- Active: 14 October 1942 – 27 March 1944
- Allegiance: United States
- Branch: United States Army
- Type: Infantry
- Size: Regiment
- Engagements: World War II

Insignia
- Shoulder Sleeve Insignia: On a yellow disk 3 1/4 inches in diameter with a 1/8 inch edge, a conventionalized black volcano emitting smoke, the volcano charged with three yellow mullets in fess

= 2nd Filipino Infantry Regiment =

The 2nd Filipino Infantry Regiment was an American Army regiment composed of Filipino Americans that was active in the Pacific Theater during World War II. It was constituted at Fort Ord under the 1st Filipino Battalion in October 1942 and was activated the following month until its disbandment and reorganization in March 1944 into the 2nd Filipino Battalion (Separate). It went on to serve in New Guinea and was later stationed in the Philippines. The regiment never saw combat. It was constituted by request of Filipinos.

== History ==
On 21 December 1941, the United States Congress amended the Selective Training and Service Act by passing the Filipino Naturalization Bill to permit enlistment of all citizens and "every other male person residing in the United States" which enabled the recruitment of Filipino-Americans who were previously not able to enlist.

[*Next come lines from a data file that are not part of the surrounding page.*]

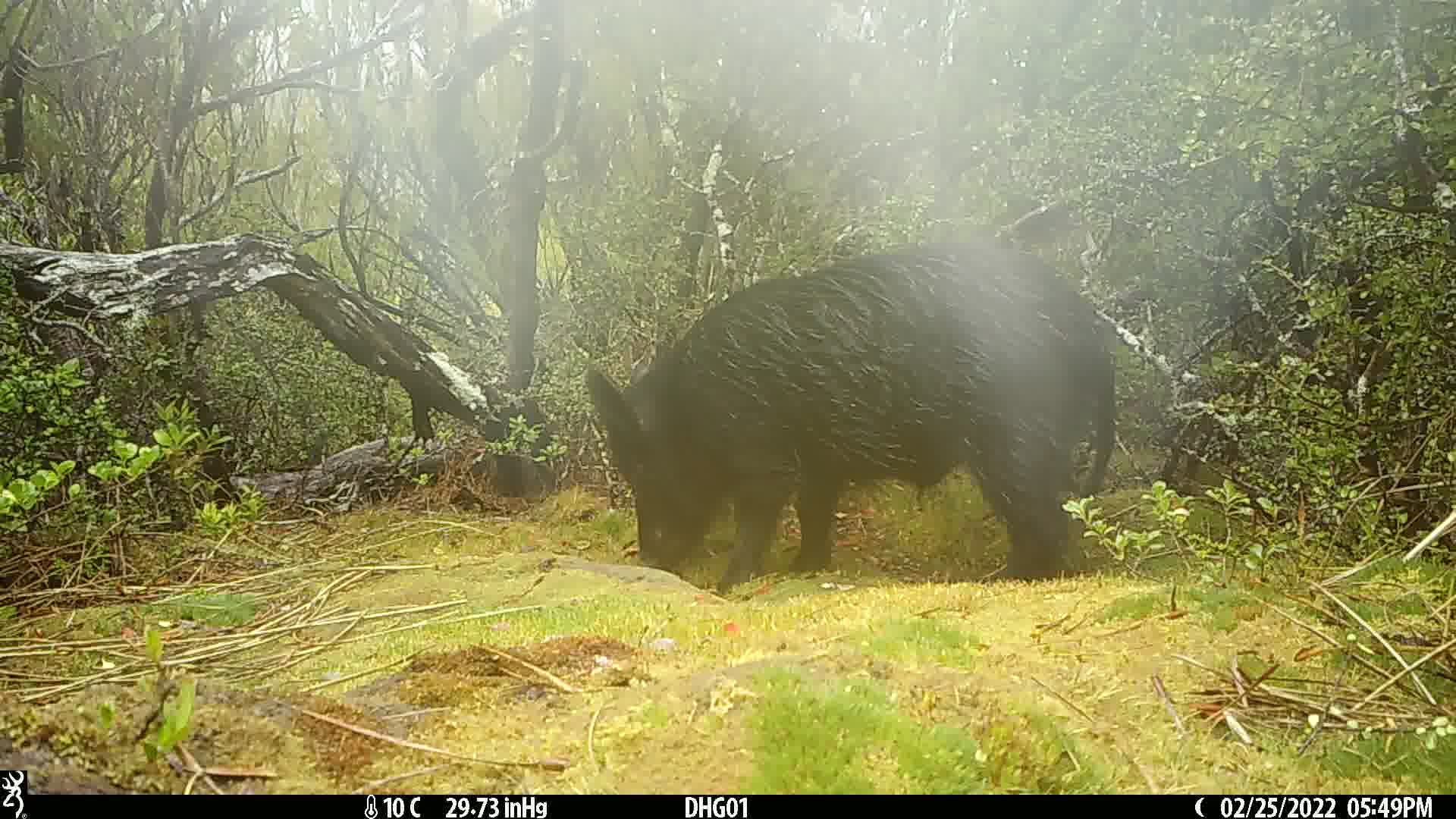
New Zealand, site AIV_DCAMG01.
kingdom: Animalia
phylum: Chordata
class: Mammalia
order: Artiodactyla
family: Suidae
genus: Sus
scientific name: Sus scrofa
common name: pig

The 1st Filipino Infantry Regiment was formed in July 1942 in response to the desire for an all-Filipino regiment. Its recruitment grew until a 2nd Regiment was needed to be formed to properly organize the manpower. When it was formed in October 1942 it was initially led by Colonel Charles Clifford at Fort Ord. In 1943 the regiment was sent to Camp Cooke for several months of training. The regiment stayed at the Hunter Liggett Military Reservation during October 1943. There they underwent even more extensive combat training until returning to Camp Cooke. In March 1944, the regiment was reorganized to bring the 1st Filipino Regiment up to 125% strength and the 2nd Filipino Battalion (Separate) was formed to take their place. The newly formed 2nd Battalion then experienced a brief one month long stay at Camp Stoneman in June 1944. On 4 July 1944 the unit was sent to Oro Bay in Papua New Guinea. From there it was sent to Manila where it stayed until its disbandment in 1946.